My late mom’s family recipe for turkey dressing includes giblets from the bird and as a kid I it was added flavor that I never could fully appreciate.
Oh, how things can change over the years, including palates and taste preferences.
This Giblet Gravy is a perfect example of what I’m talking about. I wish my mom have tried this special gravy on her turkey, dressing, and mashed potatoes!
What’s in this Giblet Gravy Recipe:
- Roux, dark gold/medium brown
- Chicken or turkey broth
- Giblets (liver and gizzards)
- Seasoning: Salt, pepper, sage
How to Make Homemade Gravy
When making gravy, it all starts with a roux!
A roux is in an essential part of any homemade gravy or sauce and many soups and stews. You need a good roux, anytime you plan on making gravy.
- Start to cook your roux with approximately equal parts butter (or other fat) and flour.

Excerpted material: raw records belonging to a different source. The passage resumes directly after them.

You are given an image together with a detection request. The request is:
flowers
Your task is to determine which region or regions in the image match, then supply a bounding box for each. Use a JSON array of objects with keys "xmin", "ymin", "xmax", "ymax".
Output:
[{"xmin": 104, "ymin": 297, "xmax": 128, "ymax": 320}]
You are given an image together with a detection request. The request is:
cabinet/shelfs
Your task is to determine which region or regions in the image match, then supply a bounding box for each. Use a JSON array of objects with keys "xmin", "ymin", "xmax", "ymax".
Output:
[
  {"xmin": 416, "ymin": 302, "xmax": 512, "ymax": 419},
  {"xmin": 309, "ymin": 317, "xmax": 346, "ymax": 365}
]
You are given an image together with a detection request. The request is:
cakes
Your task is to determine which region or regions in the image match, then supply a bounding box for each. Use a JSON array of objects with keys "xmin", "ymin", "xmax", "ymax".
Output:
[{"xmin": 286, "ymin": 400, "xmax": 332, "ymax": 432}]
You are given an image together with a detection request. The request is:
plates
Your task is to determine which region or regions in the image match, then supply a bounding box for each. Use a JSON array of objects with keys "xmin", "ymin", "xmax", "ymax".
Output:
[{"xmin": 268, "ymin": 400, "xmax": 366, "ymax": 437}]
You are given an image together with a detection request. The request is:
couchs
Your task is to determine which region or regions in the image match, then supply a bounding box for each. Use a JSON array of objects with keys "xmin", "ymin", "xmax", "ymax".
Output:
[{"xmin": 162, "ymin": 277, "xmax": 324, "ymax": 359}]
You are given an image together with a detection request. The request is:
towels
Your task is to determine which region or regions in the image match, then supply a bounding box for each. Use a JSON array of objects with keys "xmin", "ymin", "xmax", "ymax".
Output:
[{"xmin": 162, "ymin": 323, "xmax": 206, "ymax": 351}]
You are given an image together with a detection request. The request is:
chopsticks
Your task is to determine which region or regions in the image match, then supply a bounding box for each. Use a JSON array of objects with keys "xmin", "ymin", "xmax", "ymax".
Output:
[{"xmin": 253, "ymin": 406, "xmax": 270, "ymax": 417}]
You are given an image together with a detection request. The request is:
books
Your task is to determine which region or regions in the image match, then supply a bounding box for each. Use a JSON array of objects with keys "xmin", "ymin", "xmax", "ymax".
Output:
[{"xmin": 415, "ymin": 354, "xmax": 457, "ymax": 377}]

- Cook the roux to a medium-brown color.
Chef Kat from Platter Talk hosts a very informative primer on creating a proper roux on her favorite post, How Do You Make a Roux?
What are Giblets?
Chopped giblets and hard-boiled eggs are a big part of this classic southern recipe for giblet gravy.
Some people call this turkey neck gravy, but you’re going to use all of those little pieces that are found in the separate bag that’s inside the cavity of your bird.
But what are giblets?
Giblets aren’t always the most pleasant things to think about unless you’re adding them to enhance the flavor of foods such as homemade gravy. They include specific organs of fowl which usually include:
Aside from the giblets that are found in this recipe for Homemade Gravy, there is another ingredient that you may find surprising: sliced bits of hard-boiled egg. Not everyone knows how to cook hard-boiled eggs but once again, Chef Kat shows you how in the previous link.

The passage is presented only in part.